Extracted records start

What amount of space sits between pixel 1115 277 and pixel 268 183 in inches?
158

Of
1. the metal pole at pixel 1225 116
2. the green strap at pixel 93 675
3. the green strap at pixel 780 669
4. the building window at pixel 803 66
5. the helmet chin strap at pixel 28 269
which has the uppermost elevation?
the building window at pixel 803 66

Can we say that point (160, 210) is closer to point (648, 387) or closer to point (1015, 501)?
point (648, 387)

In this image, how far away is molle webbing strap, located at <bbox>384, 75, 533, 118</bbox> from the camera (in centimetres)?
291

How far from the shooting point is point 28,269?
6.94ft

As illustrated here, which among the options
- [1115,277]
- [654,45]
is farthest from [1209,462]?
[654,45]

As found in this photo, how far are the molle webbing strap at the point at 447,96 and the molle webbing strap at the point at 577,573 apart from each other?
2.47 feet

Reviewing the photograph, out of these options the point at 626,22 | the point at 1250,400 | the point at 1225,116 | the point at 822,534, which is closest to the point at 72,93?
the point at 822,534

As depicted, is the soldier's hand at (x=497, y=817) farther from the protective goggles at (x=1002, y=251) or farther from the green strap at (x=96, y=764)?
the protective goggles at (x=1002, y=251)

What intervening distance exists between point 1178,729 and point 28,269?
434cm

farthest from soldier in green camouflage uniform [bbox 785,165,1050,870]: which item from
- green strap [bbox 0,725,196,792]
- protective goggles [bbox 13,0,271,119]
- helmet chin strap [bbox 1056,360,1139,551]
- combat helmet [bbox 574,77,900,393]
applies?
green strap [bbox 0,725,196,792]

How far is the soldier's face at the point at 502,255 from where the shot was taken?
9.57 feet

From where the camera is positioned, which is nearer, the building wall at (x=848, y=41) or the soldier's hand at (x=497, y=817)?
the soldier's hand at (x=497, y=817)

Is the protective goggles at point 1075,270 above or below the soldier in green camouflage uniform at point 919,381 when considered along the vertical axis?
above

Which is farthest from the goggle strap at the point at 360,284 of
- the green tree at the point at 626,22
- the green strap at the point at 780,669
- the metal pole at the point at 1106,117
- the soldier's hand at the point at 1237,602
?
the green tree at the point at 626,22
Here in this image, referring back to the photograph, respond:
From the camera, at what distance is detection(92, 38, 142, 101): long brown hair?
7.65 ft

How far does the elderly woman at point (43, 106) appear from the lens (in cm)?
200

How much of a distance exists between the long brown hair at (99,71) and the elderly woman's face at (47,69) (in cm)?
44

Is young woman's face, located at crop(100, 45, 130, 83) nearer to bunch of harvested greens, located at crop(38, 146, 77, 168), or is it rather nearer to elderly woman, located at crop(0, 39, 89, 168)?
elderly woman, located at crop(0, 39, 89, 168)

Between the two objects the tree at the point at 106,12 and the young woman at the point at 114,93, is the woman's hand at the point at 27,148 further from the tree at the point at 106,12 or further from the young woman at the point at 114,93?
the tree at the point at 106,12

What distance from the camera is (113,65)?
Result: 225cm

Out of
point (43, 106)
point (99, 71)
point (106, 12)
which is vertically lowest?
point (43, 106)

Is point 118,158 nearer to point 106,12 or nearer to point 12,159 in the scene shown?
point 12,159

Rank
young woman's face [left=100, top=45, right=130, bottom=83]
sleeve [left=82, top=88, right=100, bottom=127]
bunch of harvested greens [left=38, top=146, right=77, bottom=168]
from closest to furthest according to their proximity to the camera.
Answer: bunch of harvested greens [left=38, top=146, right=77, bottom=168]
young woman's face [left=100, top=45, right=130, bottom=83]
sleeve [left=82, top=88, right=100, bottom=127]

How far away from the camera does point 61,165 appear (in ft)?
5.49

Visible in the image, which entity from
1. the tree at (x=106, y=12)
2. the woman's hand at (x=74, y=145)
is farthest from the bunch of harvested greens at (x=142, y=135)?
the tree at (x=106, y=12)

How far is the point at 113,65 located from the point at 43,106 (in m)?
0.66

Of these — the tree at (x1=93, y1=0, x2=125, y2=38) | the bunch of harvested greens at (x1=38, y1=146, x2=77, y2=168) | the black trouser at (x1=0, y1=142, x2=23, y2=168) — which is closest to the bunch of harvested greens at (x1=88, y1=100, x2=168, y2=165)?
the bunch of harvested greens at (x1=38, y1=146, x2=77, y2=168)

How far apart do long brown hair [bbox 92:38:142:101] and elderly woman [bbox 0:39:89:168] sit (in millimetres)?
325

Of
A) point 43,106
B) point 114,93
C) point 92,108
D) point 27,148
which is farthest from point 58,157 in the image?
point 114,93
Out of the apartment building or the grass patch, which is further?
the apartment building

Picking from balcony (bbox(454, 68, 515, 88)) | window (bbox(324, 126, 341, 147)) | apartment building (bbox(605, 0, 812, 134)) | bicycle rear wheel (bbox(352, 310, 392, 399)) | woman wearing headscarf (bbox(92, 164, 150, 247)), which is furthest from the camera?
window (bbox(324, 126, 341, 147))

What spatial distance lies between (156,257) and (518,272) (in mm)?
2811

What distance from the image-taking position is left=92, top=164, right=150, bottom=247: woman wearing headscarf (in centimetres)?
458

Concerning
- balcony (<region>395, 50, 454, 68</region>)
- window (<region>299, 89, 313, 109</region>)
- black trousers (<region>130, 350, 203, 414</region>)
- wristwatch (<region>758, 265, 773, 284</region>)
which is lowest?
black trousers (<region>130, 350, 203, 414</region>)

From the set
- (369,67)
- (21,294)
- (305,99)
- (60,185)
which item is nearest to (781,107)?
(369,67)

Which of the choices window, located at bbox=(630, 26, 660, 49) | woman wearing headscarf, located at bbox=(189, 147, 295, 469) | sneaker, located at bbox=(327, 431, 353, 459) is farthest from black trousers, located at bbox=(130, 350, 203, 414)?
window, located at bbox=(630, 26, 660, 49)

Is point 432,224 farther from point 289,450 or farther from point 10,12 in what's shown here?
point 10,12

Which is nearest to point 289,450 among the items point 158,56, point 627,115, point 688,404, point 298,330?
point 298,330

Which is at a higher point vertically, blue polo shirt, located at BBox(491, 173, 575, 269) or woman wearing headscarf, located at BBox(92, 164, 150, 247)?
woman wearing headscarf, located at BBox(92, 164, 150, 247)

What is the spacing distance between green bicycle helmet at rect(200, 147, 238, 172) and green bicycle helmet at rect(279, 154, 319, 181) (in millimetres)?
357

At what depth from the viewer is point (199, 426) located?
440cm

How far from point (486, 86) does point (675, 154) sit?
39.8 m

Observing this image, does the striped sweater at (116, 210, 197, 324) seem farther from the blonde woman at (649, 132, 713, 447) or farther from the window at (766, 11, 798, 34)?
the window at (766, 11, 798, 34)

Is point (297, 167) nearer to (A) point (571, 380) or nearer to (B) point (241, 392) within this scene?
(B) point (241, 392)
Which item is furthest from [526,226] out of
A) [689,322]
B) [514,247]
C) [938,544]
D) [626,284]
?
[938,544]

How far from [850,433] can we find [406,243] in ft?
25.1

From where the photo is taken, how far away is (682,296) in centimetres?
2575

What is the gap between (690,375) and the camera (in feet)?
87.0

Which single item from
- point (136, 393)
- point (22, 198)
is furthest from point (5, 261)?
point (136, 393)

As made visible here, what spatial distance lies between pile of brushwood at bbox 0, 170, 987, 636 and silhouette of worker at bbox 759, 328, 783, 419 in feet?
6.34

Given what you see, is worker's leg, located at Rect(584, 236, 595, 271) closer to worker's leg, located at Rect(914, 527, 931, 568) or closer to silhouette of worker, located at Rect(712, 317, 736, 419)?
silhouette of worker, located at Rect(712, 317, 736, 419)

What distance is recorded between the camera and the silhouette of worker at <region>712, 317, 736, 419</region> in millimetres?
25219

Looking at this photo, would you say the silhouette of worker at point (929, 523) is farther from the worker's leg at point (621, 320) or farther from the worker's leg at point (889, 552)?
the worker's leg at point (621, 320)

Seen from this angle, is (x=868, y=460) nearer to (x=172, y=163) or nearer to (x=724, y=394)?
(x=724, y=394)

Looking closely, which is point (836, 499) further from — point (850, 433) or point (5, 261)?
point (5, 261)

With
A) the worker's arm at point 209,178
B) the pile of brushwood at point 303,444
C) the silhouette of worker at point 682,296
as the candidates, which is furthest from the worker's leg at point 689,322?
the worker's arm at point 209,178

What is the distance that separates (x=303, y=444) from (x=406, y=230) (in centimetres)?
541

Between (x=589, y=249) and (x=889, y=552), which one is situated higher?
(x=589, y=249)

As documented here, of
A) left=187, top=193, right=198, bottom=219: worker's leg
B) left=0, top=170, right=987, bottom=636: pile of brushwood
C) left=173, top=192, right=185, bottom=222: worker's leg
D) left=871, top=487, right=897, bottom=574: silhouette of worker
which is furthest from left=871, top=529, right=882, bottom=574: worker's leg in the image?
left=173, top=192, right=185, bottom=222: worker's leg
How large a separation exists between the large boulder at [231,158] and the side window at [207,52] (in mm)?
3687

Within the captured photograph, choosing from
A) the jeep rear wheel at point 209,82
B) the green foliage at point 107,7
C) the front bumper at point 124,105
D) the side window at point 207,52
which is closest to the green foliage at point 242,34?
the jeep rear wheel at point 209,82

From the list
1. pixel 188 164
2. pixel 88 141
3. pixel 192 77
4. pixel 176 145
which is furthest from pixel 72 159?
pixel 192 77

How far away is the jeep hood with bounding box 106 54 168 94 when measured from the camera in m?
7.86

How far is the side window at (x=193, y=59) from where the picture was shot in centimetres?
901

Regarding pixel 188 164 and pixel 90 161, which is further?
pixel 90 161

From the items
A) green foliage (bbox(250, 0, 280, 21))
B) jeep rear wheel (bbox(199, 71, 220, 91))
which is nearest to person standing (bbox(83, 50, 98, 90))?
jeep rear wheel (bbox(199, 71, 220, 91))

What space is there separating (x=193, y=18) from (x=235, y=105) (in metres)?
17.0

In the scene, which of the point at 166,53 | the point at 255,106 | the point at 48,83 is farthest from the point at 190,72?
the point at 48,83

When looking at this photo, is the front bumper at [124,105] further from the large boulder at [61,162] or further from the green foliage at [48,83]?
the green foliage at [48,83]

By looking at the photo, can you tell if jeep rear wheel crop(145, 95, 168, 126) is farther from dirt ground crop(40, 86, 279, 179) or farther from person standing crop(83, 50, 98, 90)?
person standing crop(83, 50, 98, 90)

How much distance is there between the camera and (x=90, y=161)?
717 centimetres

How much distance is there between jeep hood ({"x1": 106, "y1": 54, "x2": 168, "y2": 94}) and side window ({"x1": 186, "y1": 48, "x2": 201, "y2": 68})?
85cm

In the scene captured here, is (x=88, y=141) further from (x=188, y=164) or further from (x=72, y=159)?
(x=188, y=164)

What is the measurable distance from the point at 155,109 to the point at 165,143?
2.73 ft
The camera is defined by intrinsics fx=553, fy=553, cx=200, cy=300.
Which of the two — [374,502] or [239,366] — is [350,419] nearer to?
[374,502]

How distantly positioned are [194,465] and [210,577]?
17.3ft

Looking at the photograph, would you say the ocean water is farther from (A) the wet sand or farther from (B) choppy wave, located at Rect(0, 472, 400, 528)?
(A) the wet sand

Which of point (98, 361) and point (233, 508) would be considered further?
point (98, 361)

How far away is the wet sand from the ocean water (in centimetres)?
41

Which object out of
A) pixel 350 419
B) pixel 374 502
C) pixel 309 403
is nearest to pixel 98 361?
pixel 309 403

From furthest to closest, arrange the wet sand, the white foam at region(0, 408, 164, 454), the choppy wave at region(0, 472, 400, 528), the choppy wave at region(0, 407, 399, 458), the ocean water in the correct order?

Extracted records end

(Job)
Print nothing but the lines from the line with "By looking at" to the last line of the records above. Both of those lines count.

(The output)
By looking at the photo, can you tell if jeep rear wheel crop(145, 95, 168, 126) is farther from dirt ground crop(40, 86, 279, 179) or farther from person standing crop(83, 50, 98, 90)?
person standing crop(83, 50, 98, 90)

How much distance is there between the camera and (x=90, y=161)?
717 centimetres

How much distance is there between jeep hood ({"x1": 106, "y1": 54, "x2": 168, "y2": 94}) and side window ({"x1": 186, "y1": 48, "x2": 201, "y2": 68})?
85cm

In the scene captured here, is (x=88, y=141) further from (x=188, y=164) or further from (x=72, y=159)?
(x=188, y=164)

What is the measurable distance from the point at 155,109 to the point at 165,143?
2.73 ft
The camera is defined by intrinsics fx=553, fy=553, cx=200, cy=300.
Which of the two — [374,502] or [239,366] — is [350,419] nearer to?
[374,502]

How distantly positioned are [194,465] and [210,577]?
17.3ft

Looking at the photograph, would you say the ocean water is farther from (A) the wet sand or farther from (B) choppy wave, located at Rect(0, 472, 400, 528)?
(A) the wet sand

Which of point (98, 361) and point (233, 508) would be considered further?
point (98, 361)

How far away is the wet sand from the ocean water (in centimetres)?
41

Which object out of
A) pixel 350 419
B) pixel 374 502
C) pixel 309 403
is nearest to pixel 98 361?
pixel 309 403

From furthest to closest, arrange the wet sand, the white foam at region(0, 408, 164, 454), the choppy wave at region(0, 472, 400, 528), the choppy wave at region(0, 407, 399, 458), the ocean water in the correct order?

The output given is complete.